═════ Information shown

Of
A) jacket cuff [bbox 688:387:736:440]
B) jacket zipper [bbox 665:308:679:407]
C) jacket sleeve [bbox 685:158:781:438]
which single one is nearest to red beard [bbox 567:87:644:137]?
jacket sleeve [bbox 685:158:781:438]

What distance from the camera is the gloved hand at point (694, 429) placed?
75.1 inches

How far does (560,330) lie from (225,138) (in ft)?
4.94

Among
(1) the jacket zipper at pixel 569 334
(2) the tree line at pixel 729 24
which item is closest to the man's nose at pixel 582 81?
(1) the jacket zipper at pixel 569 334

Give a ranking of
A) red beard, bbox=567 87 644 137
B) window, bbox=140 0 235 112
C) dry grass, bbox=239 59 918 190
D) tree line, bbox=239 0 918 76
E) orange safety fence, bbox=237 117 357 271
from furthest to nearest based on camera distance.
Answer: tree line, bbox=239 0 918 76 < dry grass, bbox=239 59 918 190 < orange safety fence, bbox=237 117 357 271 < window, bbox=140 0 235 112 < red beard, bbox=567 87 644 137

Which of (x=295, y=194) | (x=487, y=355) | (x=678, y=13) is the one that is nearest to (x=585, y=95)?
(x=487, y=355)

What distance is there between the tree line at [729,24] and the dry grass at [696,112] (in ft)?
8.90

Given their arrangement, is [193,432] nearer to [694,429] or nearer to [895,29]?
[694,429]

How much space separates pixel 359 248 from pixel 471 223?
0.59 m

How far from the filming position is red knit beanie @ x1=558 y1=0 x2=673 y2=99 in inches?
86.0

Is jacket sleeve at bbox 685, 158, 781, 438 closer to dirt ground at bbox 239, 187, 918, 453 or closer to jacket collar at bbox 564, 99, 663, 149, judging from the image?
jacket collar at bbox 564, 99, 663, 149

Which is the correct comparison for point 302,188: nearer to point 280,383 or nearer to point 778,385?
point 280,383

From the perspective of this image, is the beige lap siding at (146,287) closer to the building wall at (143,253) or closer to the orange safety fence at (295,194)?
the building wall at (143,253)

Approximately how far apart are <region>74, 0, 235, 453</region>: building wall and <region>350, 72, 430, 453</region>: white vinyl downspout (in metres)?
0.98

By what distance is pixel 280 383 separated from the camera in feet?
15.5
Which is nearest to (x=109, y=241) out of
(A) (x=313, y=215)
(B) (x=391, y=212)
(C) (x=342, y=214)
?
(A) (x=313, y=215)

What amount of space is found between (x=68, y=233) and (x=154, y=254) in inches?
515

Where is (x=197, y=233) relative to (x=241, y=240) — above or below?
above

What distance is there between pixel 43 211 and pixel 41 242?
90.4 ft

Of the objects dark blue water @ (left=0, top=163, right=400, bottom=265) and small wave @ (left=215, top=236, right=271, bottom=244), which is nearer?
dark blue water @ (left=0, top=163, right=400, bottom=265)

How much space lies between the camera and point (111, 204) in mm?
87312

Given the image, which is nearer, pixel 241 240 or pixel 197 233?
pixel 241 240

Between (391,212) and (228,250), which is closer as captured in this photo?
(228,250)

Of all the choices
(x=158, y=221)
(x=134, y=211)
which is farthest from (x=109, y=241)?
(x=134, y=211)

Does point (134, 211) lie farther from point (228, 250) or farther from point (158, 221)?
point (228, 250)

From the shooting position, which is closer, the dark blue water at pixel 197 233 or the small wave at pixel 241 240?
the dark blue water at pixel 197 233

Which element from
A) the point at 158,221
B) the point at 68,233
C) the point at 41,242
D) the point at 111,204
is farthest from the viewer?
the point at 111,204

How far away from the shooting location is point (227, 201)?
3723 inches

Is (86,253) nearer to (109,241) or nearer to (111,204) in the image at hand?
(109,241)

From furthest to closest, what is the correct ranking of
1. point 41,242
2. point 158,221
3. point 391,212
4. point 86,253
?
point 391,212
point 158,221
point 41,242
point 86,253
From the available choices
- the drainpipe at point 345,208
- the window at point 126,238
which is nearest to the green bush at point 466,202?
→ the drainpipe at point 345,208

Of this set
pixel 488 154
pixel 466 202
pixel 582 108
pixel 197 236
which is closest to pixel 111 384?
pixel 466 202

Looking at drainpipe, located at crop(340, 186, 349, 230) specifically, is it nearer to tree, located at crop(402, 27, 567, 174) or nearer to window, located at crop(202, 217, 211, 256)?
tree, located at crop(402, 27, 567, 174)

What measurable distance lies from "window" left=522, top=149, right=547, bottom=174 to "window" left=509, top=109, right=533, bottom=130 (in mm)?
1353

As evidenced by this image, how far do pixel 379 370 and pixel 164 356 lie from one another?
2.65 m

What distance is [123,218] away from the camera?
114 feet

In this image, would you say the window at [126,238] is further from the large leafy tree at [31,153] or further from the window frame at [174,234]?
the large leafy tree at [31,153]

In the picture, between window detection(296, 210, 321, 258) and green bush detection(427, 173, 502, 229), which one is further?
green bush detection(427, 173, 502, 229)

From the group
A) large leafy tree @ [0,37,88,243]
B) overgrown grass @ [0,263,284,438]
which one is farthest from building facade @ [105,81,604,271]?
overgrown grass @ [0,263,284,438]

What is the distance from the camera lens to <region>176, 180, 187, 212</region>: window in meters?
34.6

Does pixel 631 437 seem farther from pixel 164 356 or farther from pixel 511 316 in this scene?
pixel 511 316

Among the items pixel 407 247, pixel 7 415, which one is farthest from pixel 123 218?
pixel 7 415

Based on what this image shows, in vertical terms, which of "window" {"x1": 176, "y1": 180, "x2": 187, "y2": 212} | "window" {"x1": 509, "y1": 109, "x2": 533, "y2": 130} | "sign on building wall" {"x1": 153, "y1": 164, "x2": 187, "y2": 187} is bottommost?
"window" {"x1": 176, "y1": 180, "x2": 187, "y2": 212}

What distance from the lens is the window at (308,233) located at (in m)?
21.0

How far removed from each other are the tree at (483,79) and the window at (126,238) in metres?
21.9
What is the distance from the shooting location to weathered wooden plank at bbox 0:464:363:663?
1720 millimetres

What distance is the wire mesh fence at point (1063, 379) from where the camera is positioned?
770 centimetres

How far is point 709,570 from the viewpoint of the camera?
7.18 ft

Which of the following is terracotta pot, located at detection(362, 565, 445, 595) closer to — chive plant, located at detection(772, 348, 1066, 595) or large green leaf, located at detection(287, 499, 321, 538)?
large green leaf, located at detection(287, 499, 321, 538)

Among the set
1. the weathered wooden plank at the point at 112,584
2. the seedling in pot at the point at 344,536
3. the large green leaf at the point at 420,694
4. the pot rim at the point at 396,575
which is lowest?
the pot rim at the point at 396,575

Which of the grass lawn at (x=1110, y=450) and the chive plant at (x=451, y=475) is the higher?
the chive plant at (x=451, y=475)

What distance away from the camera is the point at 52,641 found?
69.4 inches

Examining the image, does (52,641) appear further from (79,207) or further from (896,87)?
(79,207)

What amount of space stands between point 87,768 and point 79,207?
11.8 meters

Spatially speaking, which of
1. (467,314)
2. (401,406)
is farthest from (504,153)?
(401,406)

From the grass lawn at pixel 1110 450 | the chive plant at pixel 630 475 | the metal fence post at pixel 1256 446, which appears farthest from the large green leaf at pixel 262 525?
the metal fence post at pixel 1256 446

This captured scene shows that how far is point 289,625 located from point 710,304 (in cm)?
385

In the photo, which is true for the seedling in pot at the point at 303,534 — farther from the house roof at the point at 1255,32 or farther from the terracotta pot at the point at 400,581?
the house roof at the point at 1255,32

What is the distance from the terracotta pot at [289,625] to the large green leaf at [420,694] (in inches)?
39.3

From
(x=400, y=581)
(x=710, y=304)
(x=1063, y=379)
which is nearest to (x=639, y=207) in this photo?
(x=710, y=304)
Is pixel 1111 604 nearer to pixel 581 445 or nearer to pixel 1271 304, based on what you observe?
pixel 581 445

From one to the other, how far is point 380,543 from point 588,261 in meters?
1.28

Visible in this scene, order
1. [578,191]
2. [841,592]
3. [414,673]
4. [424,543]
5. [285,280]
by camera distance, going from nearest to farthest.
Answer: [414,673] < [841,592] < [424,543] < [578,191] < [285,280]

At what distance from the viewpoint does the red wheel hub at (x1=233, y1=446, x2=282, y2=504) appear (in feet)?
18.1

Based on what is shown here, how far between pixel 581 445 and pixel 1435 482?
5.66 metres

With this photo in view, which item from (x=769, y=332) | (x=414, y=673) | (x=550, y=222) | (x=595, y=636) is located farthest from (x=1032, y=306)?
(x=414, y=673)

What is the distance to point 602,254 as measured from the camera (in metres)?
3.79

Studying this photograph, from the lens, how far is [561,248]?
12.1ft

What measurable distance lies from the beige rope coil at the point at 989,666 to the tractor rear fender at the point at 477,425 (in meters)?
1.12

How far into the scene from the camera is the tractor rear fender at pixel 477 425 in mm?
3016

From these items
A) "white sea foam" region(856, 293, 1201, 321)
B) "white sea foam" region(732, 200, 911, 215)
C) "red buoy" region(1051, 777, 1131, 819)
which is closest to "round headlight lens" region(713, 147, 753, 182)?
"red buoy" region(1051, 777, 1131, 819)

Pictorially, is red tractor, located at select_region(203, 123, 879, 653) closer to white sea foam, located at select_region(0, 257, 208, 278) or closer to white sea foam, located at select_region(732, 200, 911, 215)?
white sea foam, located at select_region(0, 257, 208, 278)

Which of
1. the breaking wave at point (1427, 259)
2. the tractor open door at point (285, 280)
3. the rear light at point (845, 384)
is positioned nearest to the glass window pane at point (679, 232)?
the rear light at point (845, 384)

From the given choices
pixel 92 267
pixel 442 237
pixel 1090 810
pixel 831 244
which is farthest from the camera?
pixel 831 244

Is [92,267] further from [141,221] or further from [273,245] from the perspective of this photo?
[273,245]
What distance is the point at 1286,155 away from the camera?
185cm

══════════

*Written request*
Reproduce the lines above verbatim, beginning with the line containing "From these items" and continuing through the final line of the records.

*Exercise result*
From these items
A) "white sea foam" region(856, 293, 1201, 321)
B) "white sea foam" region(732, 200, 911, 215)
C) "red buoy" region(1051, 777, 1131, 819)
which is closest to "round headlight lens" region(713, 147, 753, 182)?
"red buoy" region(1051, 777, 1131, 819)

Pictorially, is red tractor, located at select_region(203, 123, 879, 653) closer to white sea foam, located at select_region(0, 257, 208, 278) or closer to white sea foam, located at select_region(732, 200, 911, 215)?
white sea foam, located at select_region(0, 257, 208, 278)

Which of
1. the breaking wave at point (1427, 259)
2. the tractor open door at point (285, 280)
3. the rear light at point (845, 384)
is positioned nearest to the glass window pane at point (679, 232)?
the rear light at point (845, 384)

From the given choices
pixel 92 267
pixel 442 237
pixel 1090 810
pixel 831 244
which is farthest from the camera?
pixel 831 244

Is [92,267] further from [141,221] or further from [273,245] from the perspective of this photo?
[273,245]
What distance is the point at 1286,155 away from the camera?
185cm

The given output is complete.